SOURCE DATA:

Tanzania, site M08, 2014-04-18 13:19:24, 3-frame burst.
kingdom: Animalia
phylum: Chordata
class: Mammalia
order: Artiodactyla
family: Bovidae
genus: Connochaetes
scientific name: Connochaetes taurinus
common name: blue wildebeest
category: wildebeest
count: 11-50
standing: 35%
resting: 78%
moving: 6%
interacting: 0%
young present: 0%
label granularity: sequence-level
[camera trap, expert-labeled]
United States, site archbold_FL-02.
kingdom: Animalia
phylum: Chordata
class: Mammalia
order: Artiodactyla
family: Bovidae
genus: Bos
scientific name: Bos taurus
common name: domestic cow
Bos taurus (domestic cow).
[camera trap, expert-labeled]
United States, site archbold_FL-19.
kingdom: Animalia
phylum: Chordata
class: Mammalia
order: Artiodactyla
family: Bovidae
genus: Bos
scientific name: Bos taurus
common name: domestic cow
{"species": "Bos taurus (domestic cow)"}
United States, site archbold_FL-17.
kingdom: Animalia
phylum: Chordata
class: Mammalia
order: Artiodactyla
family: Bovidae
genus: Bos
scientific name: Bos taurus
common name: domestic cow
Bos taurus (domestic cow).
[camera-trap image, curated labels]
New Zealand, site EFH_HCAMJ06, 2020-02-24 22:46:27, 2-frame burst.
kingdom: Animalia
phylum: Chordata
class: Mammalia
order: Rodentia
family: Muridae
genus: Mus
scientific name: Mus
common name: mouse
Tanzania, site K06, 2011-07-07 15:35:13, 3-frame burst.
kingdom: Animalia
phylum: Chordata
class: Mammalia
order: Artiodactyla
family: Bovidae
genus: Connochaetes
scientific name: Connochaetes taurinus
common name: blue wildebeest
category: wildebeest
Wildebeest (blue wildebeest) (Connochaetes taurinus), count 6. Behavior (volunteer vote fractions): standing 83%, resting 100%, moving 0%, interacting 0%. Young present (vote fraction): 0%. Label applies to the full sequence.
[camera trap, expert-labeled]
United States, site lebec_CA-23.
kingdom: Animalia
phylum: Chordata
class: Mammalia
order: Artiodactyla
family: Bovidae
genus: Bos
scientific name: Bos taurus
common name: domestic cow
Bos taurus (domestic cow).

TASK: Each entry is to be given again, exactly as it stands.

TASK SOLUTION:
Tanzania, site M08, 2014-04-18 13:19:24, 3-frame burst.
kingdom: Animalia
phylum: Chordata
class: Mammalia
order: Artiodactyla
family: Bovidae
genus: Connochaetes
scientific name: Connochaetes taurinus
common name: blue wildebeest
category: wildebeest
count: 11-50
standing: 35%
resting: 78%
moving: 6%
interacting: 0%
young present: 0%
label granularity: sequence-level
[camera trap, expert-labeled]
United States, site archbold_FL-02.
kingdom: Animalia
phylum: Chordata
class: Mammalia
order: Artiodactyla
family: Bovidae
genus: Bos
scientific name: Bos taurus
common name: domestic cow
Bos taurus (domestic cow).
[camera trap, expert-labeled]
United States, site archbold_FL-19.
kingdom: Animalia
phylum: Chordata
class: Mammalia
order: Artiodactyla
family: Bovidae
genus: Bos
scientific name: Bos taurus
common name: domestic cow
{"species": "Bos taurus (domestic cow)"}
United States, site archbold_FL-17.
kingdom: Animalia
phylum: Chordata
class: Mammalia
order: Artiodactyla
family: Bovidae
genus: Bos
scientific name: Bos taurus
common name: domestic cow
Bos taurus (domestic cow).
[camera-trap image, curated labels]
New Zealand, site EFH_HCAMJ06, 2020-02-24 22:46:27, 2-frame burst.
kingdom: Animalia
phylum: Chordata
class: Mammalia
order: Rodentia
family: Muridae
genus: Mus
scientific name: Mus
common name: mouse
Tanzania, site K06, 2011-07-07 15:35:13, 3-frame burst.
kingdom: Animalia
phylum: Chordata
class: Mammalia
order: Artiodactyla
family: Bovidae
genus: Connochaetes
scientific name: Connochaetes taurinus
common name: blue wildebeest
category: wildebeest
Wildebeest (blue wildebeest) (Connochaetes taurinus), count 6. Behavior (volunteer vote fractions): standing 83%, resting 100%, moving 0%, interacting 0%. Young present (vote fraction): 0%. Label applies to the full sequence.
[camera trap, expert-labeled]
United States, site lebec_CA-23.
kingdom: Animalia
phylum: Chordata
class: Mammalia
order: Artiodactyla
family: Bovidae
genus: Bos
scientific name: Bos taurus
common name: domestic cow
Bos taurus (domestic cow).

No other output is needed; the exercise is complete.